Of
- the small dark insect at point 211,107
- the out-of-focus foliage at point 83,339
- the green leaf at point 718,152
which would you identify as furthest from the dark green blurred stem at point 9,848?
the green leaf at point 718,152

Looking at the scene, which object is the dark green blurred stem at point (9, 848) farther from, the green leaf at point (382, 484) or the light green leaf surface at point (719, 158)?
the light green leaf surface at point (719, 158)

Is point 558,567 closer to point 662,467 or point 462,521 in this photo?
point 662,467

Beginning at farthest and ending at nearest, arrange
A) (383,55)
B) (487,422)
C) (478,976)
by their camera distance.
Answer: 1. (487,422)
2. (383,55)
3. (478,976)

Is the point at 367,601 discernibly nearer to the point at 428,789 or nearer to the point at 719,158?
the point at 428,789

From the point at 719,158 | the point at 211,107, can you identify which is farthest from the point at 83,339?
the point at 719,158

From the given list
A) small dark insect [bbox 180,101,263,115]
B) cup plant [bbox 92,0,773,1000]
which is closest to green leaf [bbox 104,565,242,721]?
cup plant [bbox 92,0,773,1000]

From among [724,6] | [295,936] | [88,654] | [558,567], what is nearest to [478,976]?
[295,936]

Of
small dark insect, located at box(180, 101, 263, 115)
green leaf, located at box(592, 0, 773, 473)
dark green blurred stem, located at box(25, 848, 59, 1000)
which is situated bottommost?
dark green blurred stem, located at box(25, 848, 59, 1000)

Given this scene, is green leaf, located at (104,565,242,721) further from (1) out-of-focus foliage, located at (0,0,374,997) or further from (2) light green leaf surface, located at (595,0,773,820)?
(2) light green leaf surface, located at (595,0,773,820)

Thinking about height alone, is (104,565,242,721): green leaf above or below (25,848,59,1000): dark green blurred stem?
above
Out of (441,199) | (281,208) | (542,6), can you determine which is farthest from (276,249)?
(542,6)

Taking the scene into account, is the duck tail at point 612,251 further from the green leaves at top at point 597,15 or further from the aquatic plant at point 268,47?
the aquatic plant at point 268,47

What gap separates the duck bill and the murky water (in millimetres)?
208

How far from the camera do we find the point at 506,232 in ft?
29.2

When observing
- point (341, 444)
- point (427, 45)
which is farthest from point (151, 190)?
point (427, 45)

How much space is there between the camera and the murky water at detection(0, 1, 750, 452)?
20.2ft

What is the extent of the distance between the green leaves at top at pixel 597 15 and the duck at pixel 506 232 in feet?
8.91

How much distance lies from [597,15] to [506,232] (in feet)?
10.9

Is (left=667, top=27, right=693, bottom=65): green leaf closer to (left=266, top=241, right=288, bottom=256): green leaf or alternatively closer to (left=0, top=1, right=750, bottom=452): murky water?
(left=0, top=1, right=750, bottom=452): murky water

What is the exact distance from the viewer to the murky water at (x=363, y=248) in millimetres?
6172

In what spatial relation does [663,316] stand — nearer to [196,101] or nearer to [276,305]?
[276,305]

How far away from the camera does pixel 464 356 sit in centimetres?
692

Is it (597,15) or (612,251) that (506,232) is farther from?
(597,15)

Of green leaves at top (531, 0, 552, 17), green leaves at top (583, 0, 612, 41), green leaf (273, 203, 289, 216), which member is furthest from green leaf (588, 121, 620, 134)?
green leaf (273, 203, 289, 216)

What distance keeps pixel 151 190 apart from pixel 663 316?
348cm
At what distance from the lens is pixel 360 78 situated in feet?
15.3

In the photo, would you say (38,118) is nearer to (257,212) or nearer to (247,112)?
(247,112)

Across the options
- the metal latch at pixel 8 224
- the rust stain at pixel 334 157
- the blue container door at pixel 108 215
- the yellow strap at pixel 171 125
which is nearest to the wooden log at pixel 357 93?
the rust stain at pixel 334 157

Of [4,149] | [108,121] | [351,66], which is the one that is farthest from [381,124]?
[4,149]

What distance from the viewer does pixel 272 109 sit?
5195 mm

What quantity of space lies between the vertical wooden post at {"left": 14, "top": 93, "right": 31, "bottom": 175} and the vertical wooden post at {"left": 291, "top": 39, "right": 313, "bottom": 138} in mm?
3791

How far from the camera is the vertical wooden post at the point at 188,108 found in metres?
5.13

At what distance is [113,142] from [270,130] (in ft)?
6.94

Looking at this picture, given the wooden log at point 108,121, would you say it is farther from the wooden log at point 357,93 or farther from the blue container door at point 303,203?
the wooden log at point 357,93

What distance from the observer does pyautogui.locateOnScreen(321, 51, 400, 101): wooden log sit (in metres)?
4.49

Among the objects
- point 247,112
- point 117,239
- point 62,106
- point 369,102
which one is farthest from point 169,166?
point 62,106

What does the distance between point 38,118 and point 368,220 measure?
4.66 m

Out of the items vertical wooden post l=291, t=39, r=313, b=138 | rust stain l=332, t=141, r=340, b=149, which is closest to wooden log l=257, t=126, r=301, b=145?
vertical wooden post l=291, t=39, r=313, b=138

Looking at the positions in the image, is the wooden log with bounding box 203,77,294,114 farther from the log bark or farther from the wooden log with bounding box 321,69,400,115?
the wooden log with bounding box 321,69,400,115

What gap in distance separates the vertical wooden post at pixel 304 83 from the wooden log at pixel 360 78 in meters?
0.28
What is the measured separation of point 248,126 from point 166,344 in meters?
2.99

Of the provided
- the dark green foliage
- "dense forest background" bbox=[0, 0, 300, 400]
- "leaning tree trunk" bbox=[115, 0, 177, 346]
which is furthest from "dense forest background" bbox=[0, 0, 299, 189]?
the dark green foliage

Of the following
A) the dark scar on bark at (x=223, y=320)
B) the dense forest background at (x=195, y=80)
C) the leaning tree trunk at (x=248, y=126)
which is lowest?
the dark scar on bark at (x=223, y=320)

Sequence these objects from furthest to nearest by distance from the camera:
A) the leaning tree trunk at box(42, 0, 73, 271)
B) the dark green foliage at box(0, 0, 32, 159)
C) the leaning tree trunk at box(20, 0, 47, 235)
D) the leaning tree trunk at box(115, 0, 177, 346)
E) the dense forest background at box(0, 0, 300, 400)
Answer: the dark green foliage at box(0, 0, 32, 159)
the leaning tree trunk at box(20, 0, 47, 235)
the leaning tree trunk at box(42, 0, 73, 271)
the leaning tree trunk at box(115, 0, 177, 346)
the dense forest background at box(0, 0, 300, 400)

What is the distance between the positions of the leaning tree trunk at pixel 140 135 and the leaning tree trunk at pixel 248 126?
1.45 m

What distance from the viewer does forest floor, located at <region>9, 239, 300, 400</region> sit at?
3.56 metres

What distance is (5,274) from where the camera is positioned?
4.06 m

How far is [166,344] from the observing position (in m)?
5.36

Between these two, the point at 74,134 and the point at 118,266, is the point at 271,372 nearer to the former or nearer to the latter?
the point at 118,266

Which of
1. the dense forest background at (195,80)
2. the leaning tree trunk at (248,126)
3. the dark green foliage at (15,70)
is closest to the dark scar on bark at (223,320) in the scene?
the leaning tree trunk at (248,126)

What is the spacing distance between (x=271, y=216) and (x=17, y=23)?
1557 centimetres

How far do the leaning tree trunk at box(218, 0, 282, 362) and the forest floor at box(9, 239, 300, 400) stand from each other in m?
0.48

◆ ◆ ◆ ◆ ◆

Reproduce the records above exactly as they appear.

Of
- the small dark insect at point 211,107
- the out-of-focus foliage at point 83,339
- the green leaf at point 718,152
which would you identify as furthest from the dark green blurred stem at point 9,848?
the green leaf at point 718,152

Looking at the scene, which object is the dark green blurred stem at point (9, 848) farther from, the green leaf at point (382, 484) or the light green leaf surface at point (719, 158)?
the light green leaf surface at point (719, 158)

Is point 558,567 closer to point 662,467 or point 462,521 in this photo?
point 662,467

Beginning at farthest and ending at nearest, arrange
A) (383,55)
B) (487,422)
C) (478,976)
by their camera distance.
Answer: 1. (487,422)
2. (383,55)
3. (478,976)

Is the point at 367,601 discernibly nearer to the point at 428,789 or nearer to the point at 719,158?
the point at 428,789

From the point at 719,158 | the point at 211,107, can you identify which is farthest from the point at 83,339?
the point at 719,158

From the given list
A) small dark insect [bbox 180,101,263,115]
B) cup plant [bbox 92,0,773,1000]
which is closest to green leaf [bbox 104,565,242,721]?
cup plant [bbox 92,0,773,1000]

From among [724,6] | [295,936] | [88,654] | [558,567], what is nearest to [478,976]?
[295,936]

Of
small dark insect, located at box(180, 101, 263, 115)
green leaf, located at box(592, 0, 773, 473)
dark green blurred stem, located at box(25, 848, 59, 1000)
which is situated bottommost?
dark green blurred stem, located at box(25, 848, 59, 1000)

Given this scene, is green leaf, located at (104,565,242,721) further from (1) out-of-focus foliage, located at (0,0,374,997) or further from (2) light green leaf surface, located at (595,0,773,820)?
(2) light green leaf surface, located at (595,0,773,820)

Thinking about height alone, is (104,565,242,721): green leaf above or below (25,848,59,1000): dark green blurred stem?
above
Out of (441,199) | (281,208) | (542,6), can you determine which is farthest from (276,249)?
(542,6)

Taking the scene into account, is the duck tail at point 612,251 further from the green leaves at top at point 597,15 or further from the aquatic plant at point 268,47?
the aquatic plant at point 268,47

What gap separates the duck bill and the murky water (in millimetres)?
208

How far from the camera do we find the point at 506,232 in ft?
29.2

When observing
- point (341, 444)
- point (427, 45)
which is farthest from point (151, 190)?
point (427, 45)

How much space is there between the camera and the murky water at detection(0, 1, 750, 452)?
20.2ft

What is the extent of the distance between the green leaves at top at pixel 597 15 and the duck at pixel 506 232 in feet?
8.91

How much distance lies from [597,15] to [506,232] (in feet)?
10.9

Is (left=667, top=27, right=693, bottom=65): green leaf closer to (left=266, top=241, right=288, bottom=256): green leaf or alternatively closer to (left=0, top=1, right=750, bottom=452): murky water?
(left=0, top=1, right=750, bottom=452): murky water

What is the exact distance from the viewer to the murky water at (x=363, y=248) in millimetres?
6172

In what spatial relation does [663,316] stand — nearer to [196,101] or nearer to [276,305]?
[276,305]

How far away from the camera does pixel 464 356 sit in centimetres?
692

Is it (597,15) or (612,251) that (506,232) is farther from?
(597,15)

Of green leaves at top (531, 0, 552, 17), green leaves at top (583, 0, 612, 41), green leaf (273, 203, 289, 216), which member is furthest from green leaf (588, 121, 620, 134)?
green leaf (273, 203, 289, 216)

What distance keeps pixel 151 190 apart from pixel 663 316?
348cm
At what distance from the lens is pixel 360 78 situated in feet?
15.3

In the photo, would you say (38,118) is nearer to (257,212) or nearer to (247,112)?
(247,112)

Across the options
- the metal latch at pixel 8 224
- the rust stain at pixel 334 157
- the blue container door at pixel 108 215
- the yellow strap at pixel 171 125
which is nearest to the wooden log at pixel 357 93?
the rust stain at pixel 334 157

Of [4,149] | [108,121] | [351,66], which is the one that is farthest from [381,124]?
[4,149]

What distance from the viewer does pixel 272 109 sit?
5195 mm

What quantity of space lies between the vertical wooden post at {"left": 14, "top": 93, "right": 31, "bottom": 175} and the vertical wooden post at {"left": 291, "top": 39, "right": 313, "bottom": 138} in mm?
3791

How far from the camera is the vertical wooden post at the point at 188,108 found in metres?
5.13

At what distance is [113,142] from [270,130] (in ft)?
6.94

Looking at this picture, given the wooden log at point 108,121, would you say it is farther from the wooden log at point 357,93 or farther from the blue container door at point 303,203?
the wooden log at point 357,93

What distance from the observer does pyautogui.locateOnScreen(321, 51, 400, 101): wooden log sit (in metres)?
4.49

Among the objects
- point 247,112
- point 117,239
- point 62,106
- point 369,102
which one is farthest from point 169,166?
point 62,106

What does the distance between point 38,118 and point 368,220 measure?
4.66 m

Out of the items vertical wooden post l=291, t=39, r=313, b=138 | rust stain l=332, t=141, r=340, b=149, which is closest to wooden log l=257, t=126, r=301, b=145?
vertical wooden post l=291, t=39, r=313, b=138

Looking at the positions in the image, is the wooden log with bounding box 203,77,294,114 farther from the log bark or farther from the wooden log with bounding box 321,69,400,115?
the wooden log with bounding box 321,69,400,115

What gap in distance separates the vertical wooden post at pixel 304 83 from the wooden log at pixel 360 78 in meters?
0.28
What is the measured separation of point 248,126 from point 166,344 in meters?
2.99

Of the provided
- the dark green foliage
- "dense forest background" bbox=[0, 0, 300, 400]
- "leaning tree trunk" bbox=[115, 0, 177, 346]
which is furthest from "dense forest background" bbox=[0, 0, 299, 189]?
the dark green foliage

Of the following
A) the dark scar on bark at (x=223, y=320)
B) the dense forest background at (x=195, y=80)
C) the leaning tree trunk at (x=248, y=126)
which is lowest?
the dark scar on bark at (x=223, y=320)

Sequence these objects from furthest to nearest by distance from the camera:
A) the leaning tree trunk at box(42, 0, 73, 271)
B) the dark green foliage at box(0, 0, 32, 159)
C) the leaning tree trunk at box(20, 0, 47, 235)
D) the leaning tree trunk at box(115, 0, 177, 346)
E) the dense forest background at box(0, 0, 300, 400)
Answer: the dark green foliage at box(0, 0, 32, 159)
the leaning tree trunk at box(20, 0, 47, 235)
the leaning tree trunk at box(42, 0, 73, 271)
the leaning tree trunk at box(115, 0, 177, 346)
the dense forest background at box(0, 0, 300, 400)

What is the distance between the positions of the leaning tree trunk at pixel 140 135 and the leaning tree trunk at pixel 248 126?
1.45 m

What distance from the viewer does forest floor, located at <region>9, 239, 300, 400</region> sit at?
3.56 metres

What distance is (5,274) from where the camera is positioned?
4.06 m

How far is [166,344] from the observing position (in m)?
5.36

Between these two, the point at 74,134 and the point at 118,266, is the point at 271,372 nearer to the former or nearer to the latter?
the point at 118,266

Which of
1. the dense forest background at (195,80)
2. the leaning tree trunk at (248,126)
3. the dark green foliage at (15,70)
is closest to the dark scar on bark at (223,320) in the scene?
the leaning tree trunk at (248,126)

What is the spacing distance between (x=271, y=216) and (x=17, y=23)?
1557 centimetres

How far do the leaning tree trunk at box(218, 0, 282, 362) and the forest floor at box(9, 239, 300, 400) stand from each other in m?
0.48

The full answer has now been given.